Sabtu, 06 Juli 2013

Refrain

Judul: Refrain
Pengarang: Winna Efendi
Penerbit: Gagas Media
Tahun Terbit: 2013 (cetakan pertama 2009)
Halaman: 317
Harga: Rp. 46.000


"Di antara kita berdua, siapa ya kira-kira yang bakal jatuh cinta duluan? Kamu atau aku?"
Nata secara otomatis menjawab pertanyaan itu. "Kamu."
Niki tergelak. "Mungkin. Tapi, kamu atau aku, kita harus saling cerita, ya? Janji?"
Nata hanya tersenyum dan mengangkat bahu, tidak ingin berjanji apa-apa.

Niki dan Nata, dua sahabat berbeda jenis kelamin yang tumbuh bersama sejak kecil hingga kini menginjak SMA. Niki yang centil dan gaul, dan Nata yang kalem dan suka bermain musik. Biasanya mereka selalu melewatkan hari bersama-sama, ke sekolah naik sepeda berboncengan, berantem lalu berbaikan lagi, dan juga berbaring di atas trampolin milik Nata sambil melihat bintang. Persahabatan dua orang kemudian bertambah menjadi tiga orang dengan kehadiran Annalise yang blasteran, cantik, namun canggung dan kerap menutup diri. Berbagai peristiwa mereka lalui bersama, dengan canda dan juga air mata. Mereka saling menjaga. Mereka percaya bahwa persahabatan mereka akan abadi.

Suatu hari, perubahan mulai terjadi. Niki didekati seorang cowok. Kapten tim basket sekolah tetangga, Oliver. Niki dan Oliver akhirnya mulai berpacaran. Nata cemburu dan menyadari kalau ternyata ia telah jatuh cinta dengan Niki. Annalise kemudian mengaku menyukai Nata. Dan Niki merasa cemburu dengan kedekatan Annalise dan Nata.

Tidak ada persahabatan yang sempurna di dunia ini. Yang ada hanya orang-orang yang berusaha sebisa mungkin untuk mempertahankannya.

Mampukah persahabatan Niki, Nata, dan Annalise bertahan menghadapi cobaan ini? Bisakah mereka saling mencintai tanpa saling menyakiti?

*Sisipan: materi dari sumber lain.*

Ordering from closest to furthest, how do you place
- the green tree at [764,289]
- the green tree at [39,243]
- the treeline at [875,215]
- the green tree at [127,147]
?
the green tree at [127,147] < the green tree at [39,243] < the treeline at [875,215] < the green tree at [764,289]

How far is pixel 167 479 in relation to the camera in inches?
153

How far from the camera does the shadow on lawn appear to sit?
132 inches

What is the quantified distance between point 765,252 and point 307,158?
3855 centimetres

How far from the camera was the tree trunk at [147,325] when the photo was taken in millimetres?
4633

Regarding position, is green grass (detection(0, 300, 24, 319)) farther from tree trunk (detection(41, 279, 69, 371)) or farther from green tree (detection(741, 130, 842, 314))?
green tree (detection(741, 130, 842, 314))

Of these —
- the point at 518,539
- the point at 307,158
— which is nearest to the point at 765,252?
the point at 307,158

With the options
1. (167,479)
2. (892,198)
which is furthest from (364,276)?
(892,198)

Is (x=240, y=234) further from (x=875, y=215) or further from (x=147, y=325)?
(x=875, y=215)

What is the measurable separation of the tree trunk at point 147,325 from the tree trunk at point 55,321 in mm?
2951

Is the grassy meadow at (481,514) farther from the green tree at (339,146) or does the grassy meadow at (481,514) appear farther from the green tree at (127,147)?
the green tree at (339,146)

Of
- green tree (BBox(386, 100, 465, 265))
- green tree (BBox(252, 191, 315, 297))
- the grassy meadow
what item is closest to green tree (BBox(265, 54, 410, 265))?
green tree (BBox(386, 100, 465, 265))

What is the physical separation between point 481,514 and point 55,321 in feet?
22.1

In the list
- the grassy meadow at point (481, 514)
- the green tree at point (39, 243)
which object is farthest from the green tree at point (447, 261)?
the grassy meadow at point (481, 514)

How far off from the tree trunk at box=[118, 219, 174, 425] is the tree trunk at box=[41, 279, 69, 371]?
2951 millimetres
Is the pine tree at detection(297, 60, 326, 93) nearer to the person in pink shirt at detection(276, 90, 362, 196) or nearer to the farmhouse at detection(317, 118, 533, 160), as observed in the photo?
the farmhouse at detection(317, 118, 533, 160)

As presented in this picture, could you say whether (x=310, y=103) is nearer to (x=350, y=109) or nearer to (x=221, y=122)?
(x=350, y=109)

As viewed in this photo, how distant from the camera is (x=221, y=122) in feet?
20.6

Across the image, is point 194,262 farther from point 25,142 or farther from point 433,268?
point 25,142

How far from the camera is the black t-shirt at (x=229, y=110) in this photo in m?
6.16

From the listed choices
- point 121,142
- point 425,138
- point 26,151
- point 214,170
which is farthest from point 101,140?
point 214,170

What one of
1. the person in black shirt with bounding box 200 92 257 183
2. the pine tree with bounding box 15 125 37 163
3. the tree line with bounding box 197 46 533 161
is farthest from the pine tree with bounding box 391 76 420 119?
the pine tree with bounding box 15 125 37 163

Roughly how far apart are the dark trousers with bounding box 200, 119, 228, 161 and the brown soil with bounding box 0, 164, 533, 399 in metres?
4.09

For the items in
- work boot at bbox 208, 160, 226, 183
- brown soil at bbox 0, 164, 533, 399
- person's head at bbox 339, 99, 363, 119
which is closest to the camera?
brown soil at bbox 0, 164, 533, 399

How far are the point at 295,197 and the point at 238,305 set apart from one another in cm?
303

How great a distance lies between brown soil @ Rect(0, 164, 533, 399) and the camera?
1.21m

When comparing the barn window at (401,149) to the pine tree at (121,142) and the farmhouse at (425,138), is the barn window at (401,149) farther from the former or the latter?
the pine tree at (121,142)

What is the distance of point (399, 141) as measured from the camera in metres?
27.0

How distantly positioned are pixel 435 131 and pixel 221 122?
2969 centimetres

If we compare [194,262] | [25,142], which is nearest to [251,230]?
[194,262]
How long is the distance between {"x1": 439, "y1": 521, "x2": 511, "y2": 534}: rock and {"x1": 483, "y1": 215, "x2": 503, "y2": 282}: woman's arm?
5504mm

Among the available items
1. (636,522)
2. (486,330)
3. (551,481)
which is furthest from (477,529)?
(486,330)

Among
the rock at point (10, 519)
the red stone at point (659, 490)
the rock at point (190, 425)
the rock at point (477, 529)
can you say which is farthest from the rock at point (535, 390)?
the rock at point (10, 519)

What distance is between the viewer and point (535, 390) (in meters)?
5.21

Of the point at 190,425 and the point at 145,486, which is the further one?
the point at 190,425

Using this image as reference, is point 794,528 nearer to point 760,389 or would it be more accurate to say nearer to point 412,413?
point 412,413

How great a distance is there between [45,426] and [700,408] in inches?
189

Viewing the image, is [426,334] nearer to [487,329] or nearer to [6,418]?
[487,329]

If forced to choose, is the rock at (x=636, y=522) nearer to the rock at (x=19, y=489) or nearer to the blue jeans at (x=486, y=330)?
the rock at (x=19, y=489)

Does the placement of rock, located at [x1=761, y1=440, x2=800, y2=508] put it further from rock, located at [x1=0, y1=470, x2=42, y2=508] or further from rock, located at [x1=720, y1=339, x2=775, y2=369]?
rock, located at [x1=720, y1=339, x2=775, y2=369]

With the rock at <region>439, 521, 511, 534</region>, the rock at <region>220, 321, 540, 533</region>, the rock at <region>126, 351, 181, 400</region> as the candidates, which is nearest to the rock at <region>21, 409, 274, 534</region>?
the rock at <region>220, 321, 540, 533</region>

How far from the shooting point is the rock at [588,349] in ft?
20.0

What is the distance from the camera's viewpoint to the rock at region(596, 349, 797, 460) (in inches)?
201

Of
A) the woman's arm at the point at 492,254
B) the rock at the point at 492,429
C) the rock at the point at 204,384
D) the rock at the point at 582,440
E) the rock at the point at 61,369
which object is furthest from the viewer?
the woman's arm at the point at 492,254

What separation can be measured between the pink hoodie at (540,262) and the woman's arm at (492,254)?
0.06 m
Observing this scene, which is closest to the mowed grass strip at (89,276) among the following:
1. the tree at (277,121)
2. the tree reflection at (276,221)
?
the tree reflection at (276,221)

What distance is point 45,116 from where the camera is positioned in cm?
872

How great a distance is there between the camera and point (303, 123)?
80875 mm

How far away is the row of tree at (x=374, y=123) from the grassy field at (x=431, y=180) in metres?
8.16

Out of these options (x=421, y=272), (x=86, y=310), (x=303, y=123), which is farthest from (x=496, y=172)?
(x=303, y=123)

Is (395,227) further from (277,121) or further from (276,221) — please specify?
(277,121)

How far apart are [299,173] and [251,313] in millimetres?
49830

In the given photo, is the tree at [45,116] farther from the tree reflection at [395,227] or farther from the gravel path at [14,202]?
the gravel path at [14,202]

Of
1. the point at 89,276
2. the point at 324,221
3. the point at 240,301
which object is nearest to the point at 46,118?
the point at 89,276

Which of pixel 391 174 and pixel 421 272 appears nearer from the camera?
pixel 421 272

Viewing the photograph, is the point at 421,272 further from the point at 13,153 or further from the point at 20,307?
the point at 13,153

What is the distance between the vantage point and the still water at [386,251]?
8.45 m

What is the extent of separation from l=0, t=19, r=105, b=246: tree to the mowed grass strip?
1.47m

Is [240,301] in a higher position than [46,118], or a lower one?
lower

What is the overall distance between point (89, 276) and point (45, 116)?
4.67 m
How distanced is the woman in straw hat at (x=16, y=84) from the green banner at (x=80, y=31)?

Seperti kutipan sinopsis di back cover buku bahwa Refrain adalah "sebuah kisah cinta sederhana", demikianlah yang  saya rasakan ketika menuntaskan novel ini. Sebenarnya, kisah di buku ini hanyalah sebuah kisah biasa yang sangat mungkin terjadi di dunia nyata. Kisah tentang persahabatan berubah menjadi cinta. Terasa familiar? Pastii... Tema ini cukup pasaran kok. Sebelum membuat review ini, saya pernah terlebih dahulu membuat review novel CoupL(ov)e karangan Rhein Fathia. Novel itu juga berkisah mengenai hal yang serupa, hanya dengan setting waktu yang lebih panjang. Sebelumnya, saya juga pernah membaca novel Pesan dari Bintang karangan Sitta Karina yang juga bercerita mengenai hal serupa. Sayang, ketika saya membaca novel tersebut, saya belum membuat blog ini. Padahal saya suka sekali dengan ceritanya. Lalu apa yang membuat novel Refrain ini berbeda, sampai-sampai sudah sampai di cetakan ke-17 (WOW!) dan difilmkan (dengan bintang Maudy Ayunda dan Afgan)? Apakah konfliknya? Uups, ingat, di awal paragraf ini saya sudah bilang bahwa novel ini hanyalah "sebuah kisah cinta sederhana". Jadi tidak mungkin dong konfliknya njelimet? Lalu apanya dong?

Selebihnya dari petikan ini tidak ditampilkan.